Jingying Gao, Alan Blair, Maurice Pagnucco

Published: 01 Jan 2024, Last Modified: 15 Apr 2025IJCNN 2024EveryoneRevisionsBibTeXCC BY-SA 4.0

Abstract: Logical reasoning is a major attribute of human intelligence. Humans demonstrate remarkable proficiency in combining information from multiple modalities for logical reasoning. This capability mirrors the tasks performed by Visual Question Answering (VQA), which is a complex task that requires an understanding of both visual elements and language. However, existing methods, which often rely on deep neural networks to learn implicit representations from data, lack the capacity to reason complex logical problems and provide interpretable explanations.
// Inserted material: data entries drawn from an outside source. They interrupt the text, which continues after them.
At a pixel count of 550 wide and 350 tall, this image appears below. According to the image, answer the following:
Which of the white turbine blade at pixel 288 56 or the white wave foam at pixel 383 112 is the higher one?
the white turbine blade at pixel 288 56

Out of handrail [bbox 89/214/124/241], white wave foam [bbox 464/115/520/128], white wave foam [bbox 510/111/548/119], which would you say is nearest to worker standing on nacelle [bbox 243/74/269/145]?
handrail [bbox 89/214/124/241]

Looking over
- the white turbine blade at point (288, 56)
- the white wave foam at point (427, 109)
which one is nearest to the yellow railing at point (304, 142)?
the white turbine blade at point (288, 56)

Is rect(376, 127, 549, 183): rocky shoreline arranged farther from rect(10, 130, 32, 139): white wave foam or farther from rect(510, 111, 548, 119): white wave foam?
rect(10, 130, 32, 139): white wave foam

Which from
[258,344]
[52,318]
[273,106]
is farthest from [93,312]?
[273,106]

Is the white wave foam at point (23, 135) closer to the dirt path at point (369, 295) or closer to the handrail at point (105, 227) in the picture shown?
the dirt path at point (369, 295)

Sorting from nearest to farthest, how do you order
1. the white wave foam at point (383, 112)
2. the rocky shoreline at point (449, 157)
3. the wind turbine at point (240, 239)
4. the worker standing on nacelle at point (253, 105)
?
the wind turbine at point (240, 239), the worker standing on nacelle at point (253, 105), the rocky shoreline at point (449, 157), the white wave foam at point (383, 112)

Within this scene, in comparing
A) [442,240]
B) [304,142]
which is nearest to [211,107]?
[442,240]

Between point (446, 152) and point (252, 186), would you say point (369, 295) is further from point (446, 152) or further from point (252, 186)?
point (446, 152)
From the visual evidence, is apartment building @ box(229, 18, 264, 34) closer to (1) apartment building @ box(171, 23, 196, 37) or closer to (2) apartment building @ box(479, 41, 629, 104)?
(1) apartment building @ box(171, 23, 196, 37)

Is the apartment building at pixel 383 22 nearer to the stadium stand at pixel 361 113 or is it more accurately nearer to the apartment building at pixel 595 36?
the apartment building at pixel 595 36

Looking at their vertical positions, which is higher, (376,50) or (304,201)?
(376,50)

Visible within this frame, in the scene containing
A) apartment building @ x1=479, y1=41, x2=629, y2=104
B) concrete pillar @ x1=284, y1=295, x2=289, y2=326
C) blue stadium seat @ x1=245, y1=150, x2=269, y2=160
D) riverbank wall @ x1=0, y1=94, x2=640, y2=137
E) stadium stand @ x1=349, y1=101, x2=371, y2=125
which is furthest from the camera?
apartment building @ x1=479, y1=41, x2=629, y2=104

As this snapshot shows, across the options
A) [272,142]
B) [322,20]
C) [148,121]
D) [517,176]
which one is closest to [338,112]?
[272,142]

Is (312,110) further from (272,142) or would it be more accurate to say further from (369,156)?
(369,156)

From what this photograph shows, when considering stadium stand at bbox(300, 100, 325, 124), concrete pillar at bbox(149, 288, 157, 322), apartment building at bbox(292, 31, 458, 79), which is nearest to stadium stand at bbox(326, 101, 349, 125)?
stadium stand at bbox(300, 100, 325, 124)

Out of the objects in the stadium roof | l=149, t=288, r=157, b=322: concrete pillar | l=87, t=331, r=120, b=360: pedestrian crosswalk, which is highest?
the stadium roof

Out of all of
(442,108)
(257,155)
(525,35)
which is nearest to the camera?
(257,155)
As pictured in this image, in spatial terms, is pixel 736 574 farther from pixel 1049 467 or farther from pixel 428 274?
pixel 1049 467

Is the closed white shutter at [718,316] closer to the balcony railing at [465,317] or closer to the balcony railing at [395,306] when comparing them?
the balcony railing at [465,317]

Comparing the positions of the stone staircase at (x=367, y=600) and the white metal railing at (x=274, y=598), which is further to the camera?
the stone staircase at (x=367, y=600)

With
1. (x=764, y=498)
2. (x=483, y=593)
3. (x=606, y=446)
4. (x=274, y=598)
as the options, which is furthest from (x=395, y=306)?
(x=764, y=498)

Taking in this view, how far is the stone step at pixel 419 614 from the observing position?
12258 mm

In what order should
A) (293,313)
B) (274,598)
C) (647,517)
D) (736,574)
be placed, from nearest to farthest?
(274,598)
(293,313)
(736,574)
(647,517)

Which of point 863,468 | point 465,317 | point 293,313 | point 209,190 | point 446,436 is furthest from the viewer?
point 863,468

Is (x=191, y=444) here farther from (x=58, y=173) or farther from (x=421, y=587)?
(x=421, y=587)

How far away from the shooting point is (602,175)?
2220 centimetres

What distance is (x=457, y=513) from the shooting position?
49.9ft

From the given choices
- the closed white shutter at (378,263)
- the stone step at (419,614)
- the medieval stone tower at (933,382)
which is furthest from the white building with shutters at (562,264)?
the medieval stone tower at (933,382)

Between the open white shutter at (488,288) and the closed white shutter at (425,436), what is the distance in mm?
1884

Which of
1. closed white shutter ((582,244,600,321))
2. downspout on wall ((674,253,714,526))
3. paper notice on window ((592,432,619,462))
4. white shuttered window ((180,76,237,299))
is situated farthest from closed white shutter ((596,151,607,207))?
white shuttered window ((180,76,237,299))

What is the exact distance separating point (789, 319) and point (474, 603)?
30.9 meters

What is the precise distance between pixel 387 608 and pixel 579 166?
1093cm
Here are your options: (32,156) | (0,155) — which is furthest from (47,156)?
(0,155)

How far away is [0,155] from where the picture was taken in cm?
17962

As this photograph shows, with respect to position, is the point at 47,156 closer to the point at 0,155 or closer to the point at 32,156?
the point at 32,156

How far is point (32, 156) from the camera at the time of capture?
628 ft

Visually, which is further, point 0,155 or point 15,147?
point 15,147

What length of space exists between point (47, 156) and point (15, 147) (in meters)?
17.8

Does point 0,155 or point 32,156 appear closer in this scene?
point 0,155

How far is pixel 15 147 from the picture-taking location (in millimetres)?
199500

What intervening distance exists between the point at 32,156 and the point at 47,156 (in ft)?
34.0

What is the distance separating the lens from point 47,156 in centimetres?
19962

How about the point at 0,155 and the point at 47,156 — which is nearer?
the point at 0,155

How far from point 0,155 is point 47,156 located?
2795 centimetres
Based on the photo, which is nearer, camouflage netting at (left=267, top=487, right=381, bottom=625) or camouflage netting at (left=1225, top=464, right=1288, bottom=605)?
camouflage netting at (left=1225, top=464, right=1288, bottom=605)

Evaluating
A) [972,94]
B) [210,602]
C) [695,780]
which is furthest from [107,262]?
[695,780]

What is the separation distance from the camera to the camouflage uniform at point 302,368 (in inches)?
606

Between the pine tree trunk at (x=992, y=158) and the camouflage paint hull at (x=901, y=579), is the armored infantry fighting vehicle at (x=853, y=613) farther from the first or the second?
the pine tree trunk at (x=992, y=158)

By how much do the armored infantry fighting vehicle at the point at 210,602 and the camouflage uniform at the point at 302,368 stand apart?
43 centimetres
To address this challenge, we propose a novel approach that combines hybrid neural-symbolic reasoning and explainable AI to enhance the explicit reasoning capabilities of VQA models when addressing complex logic questions. Our approach comprises two main components: the Neural-Logical Reasoning Network (NLRN) with the Comprehensive Logical Composition Attention Mechanism (CLoCA), which trains and applies predefined logical rules within the neural network to effectively reason about complex logical questions in VQA tasks; and an explainable AI module that uses symbolic AI methods to provide explanations of the neural network’s decision-making process in VQA. We evaluate our methodology on LoRA, a complex logical reasoning VQA dataset and other recent VQA datasets, demonstrating state-of-the-art performance while providing interpretable and accurate explanations.